## Exercise task
State the number of lines in the listing below that contain the string "pixel", matching case exactly, and give only that number.

## Rows
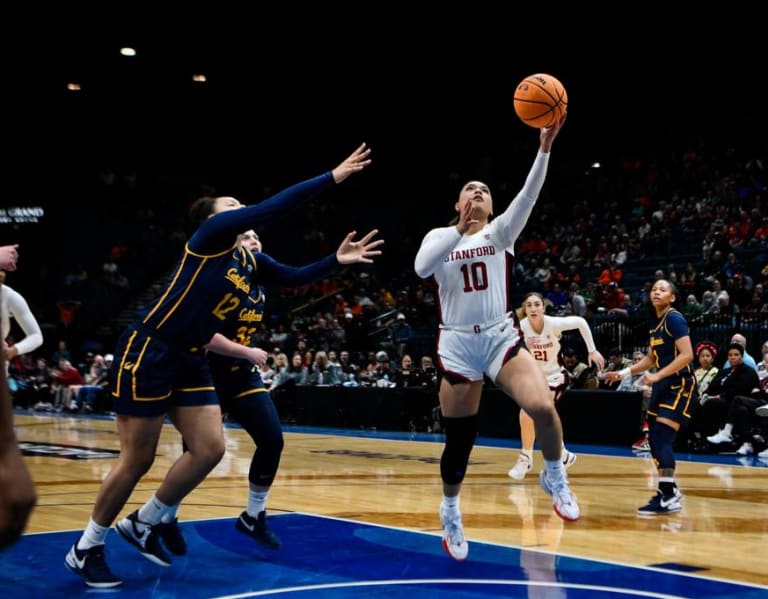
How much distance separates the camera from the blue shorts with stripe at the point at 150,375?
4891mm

--

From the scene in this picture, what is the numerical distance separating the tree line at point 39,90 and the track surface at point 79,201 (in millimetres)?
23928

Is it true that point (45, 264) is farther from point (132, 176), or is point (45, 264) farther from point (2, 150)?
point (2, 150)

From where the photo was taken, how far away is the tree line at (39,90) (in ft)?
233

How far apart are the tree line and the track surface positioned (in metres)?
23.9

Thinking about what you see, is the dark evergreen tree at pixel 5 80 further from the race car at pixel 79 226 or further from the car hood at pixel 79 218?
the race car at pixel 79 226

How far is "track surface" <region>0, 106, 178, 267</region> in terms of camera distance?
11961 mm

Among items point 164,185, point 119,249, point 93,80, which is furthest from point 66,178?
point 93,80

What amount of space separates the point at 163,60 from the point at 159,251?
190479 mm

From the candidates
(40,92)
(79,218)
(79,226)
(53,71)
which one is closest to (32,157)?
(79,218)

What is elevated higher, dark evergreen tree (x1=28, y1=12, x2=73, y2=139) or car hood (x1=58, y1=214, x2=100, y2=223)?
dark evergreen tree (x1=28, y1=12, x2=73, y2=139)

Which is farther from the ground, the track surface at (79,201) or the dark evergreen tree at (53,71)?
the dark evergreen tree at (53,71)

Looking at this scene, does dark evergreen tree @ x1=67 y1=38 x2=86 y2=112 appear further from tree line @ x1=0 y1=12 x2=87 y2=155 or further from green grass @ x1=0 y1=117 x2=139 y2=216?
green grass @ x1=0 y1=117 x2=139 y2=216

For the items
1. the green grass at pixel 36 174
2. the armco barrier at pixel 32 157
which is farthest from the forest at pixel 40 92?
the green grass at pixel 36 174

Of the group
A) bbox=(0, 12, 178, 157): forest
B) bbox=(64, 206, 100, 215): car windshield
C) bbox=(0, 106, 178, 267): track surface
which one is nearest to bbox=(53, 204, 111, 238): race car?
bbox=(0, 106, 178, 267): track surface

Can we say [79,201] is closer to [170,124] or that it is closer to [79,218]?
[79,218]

* * *

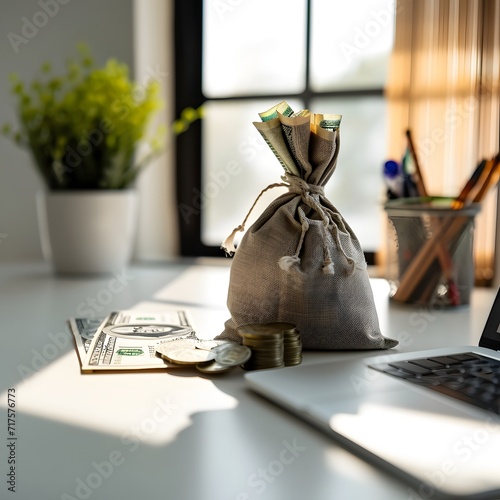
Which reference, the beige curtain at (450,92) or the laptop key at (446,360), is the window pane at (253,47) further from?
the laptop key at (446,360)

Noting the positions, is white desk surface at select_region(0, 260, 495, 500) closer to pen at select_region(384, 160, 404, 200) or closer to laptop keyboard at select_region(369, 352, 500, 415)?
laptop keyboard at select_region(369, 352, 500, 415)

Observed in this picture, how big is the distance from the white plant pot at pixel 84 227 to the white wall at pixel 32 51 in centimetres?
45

## Final result
7